There is a simple reason: failure forces you to confront unpleasant truths about yourself. In general, failure is a nasty experience, of course, but if in the midst of failure, you are also forced to confront the unpleasant facets of yourself that you previously tried to hide from, the experience is made much more difficult.

In contrast, if your self-confidence is built upon self-knowledge and self-honesty, while failure is still nasty, you don't get to go through the extra jarring surprise of having to confront your unpleasant facets.

Instead, you are already comfortable with your weaknesses and you already know your inner resources quite well, so you can quickly and calmly compensate for your weaknesses and utilise your inner resources. Hence, you can recover more quickly.

In other words, the type of confidence based on self-knowledge and self-honesty is far more sustainable.

What are the three most important lessons you would like to impart to your 12-year-old daughter and why?

1. Be healthy by learning to take care of the body.

2. Be happy by learning to take care of the mind.

3. Be compassionate by learning to take care of others.

I cannot think of anything more important than health, happiness and compassion.

What are the three most important lessons your parents taught you about life and survival?

1. Be good to people. Always care about people's feelings.

2. Don't compromise on your morals. Be brave about doing the right thing.

3. Always do your very best and never stop learning.

What has the Western world taught you about yourself and raising a family there?

Living in the West has taught me that the East and West can each benefit hugely by learning from each other. Just take Buddhism, for example, a subject I'm familiar with.

Buddhism developed mental understanding and training to such an advanced degree it was vastly ahead of anything available in the West, so a lot of my Western friends benefited tremendously from learning Buddhist insights and training.

However, it turned out that the benefit was not just flowing one way. When the West learned Buddhism, they also made it a subject of scientific enquiry and applied it to diverse fields like conflict resolution and mental healthcare. Through their efforts, they made Buddhism vastly more understandable and accessible that anything I have seen in the East.
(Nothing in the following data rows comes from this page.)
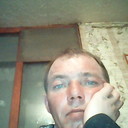 ���������� ��������, ���� ������� ������, 39 ���, ������������ ��� ������, ����� � ���������, c�������� ���������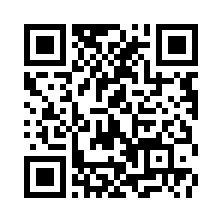QR Code for 13iHmLPt4DiAimoheBiqXZC2cBpmV82uj3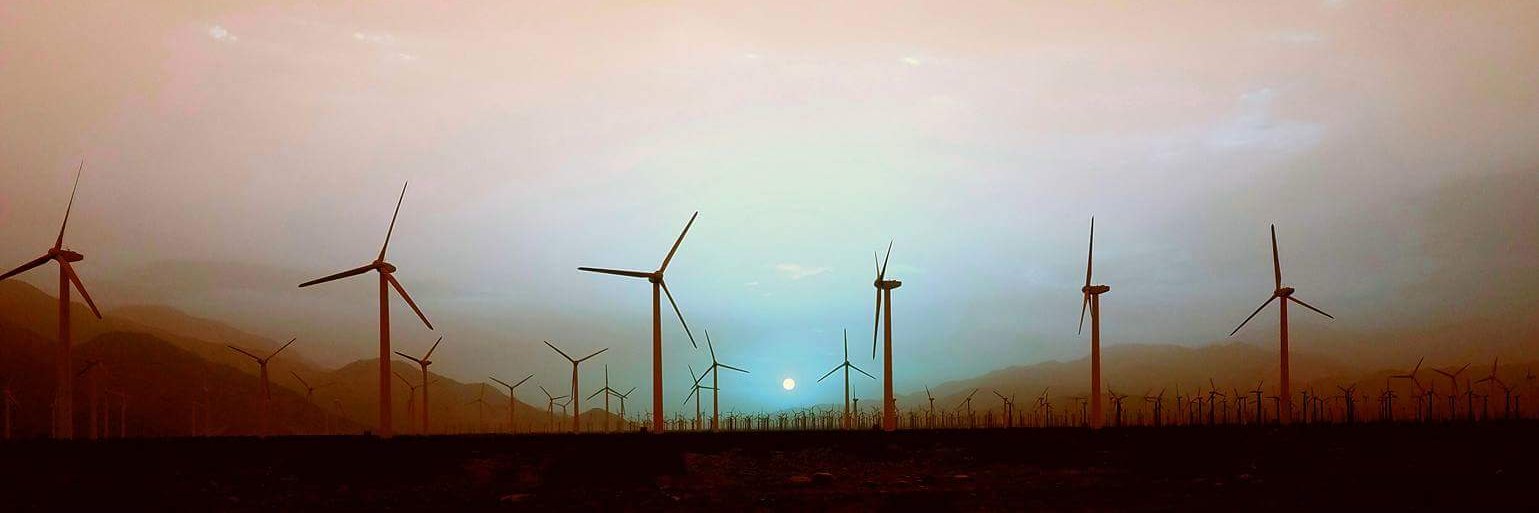electricalwrkrs's profile banner image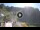 Webcam in Abetone, 11.6 mi away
So everybody on both sides benefits.

This is just one example I'm familiar with, I'm sure there are many others. Hence, I want to encourage all my friends, both my Eastern and Western friends, to not be afraid to learn from each other.
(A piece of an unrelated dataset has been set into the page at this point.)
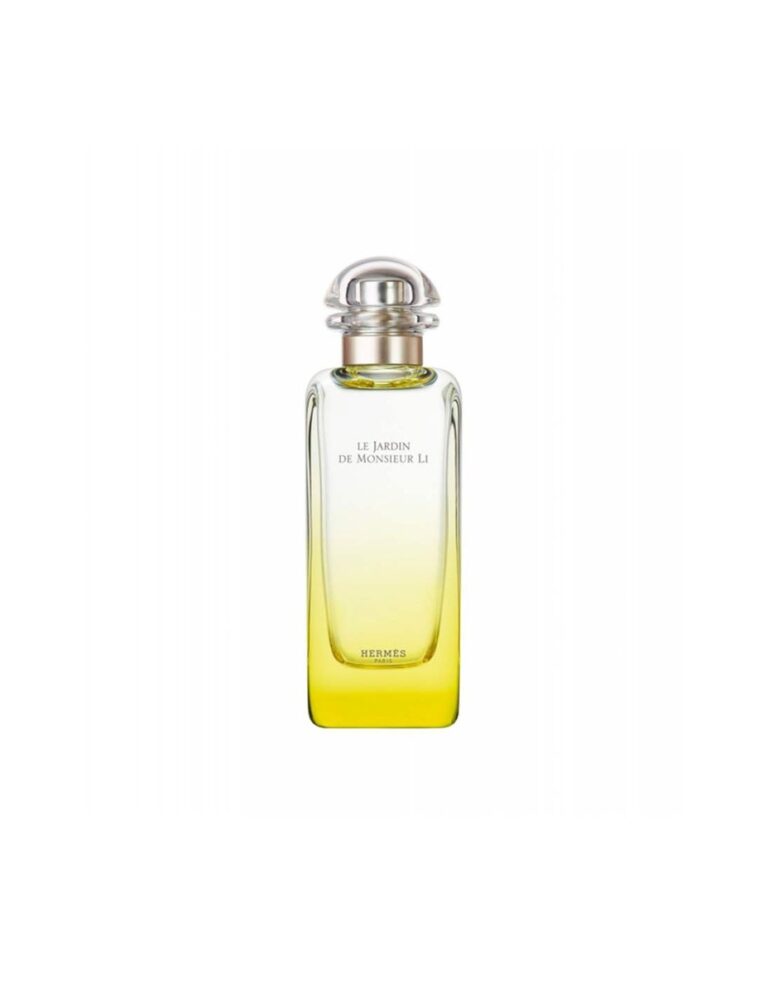 le-jardin-de-monsieur-li-eau-de-toilette-vaporizador-100-ml-hermes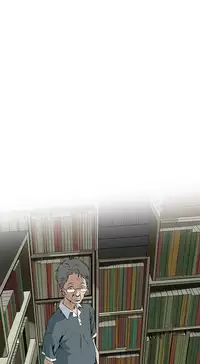 Take a Peek 偷窥 Ch.39~57 [Chinese]中文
About raising a family. What I really like about living in the West is the different way in which they express their love for their children. In the East, the way parents express love for kids is by doing whatever it takes to make them achieve good grades in school. The theory being that if they do well in school, they will do well in life and be happy. The downside is kids are under a lot of pressure. In the West, they have a different idea of good parenting and so parents don't put the same type of pressure on their kids.

Personally, I think that there are only three important things for my child: that she grows up to be a healthy adult, a happy adult, and a compassionate adult. That is all. If she does that, I consider myself a successful parent, even if she makes minimum wage. If not, I consider myself a failed parent, even if she becomes a multi-billionaire entrepreneur who conducts the symphony orchestra in her spare time after finishing her second term as President of the United States.

Hence, I like the Western model of parenting a lot more, there is a lot more laughter and affection, and a lot less pressure on the kids.

How and what is your measure of success?

Warren Buffett said, “Basically, when you get to my age, you'll measure your success in life by how many of the people you want to love you actually do love you. If you get to my age in life and nobody thinks well of you, I don't care how big your bank balance is, your life is a disaster.”

I'm adopting that as my own measure of success until I find a better one.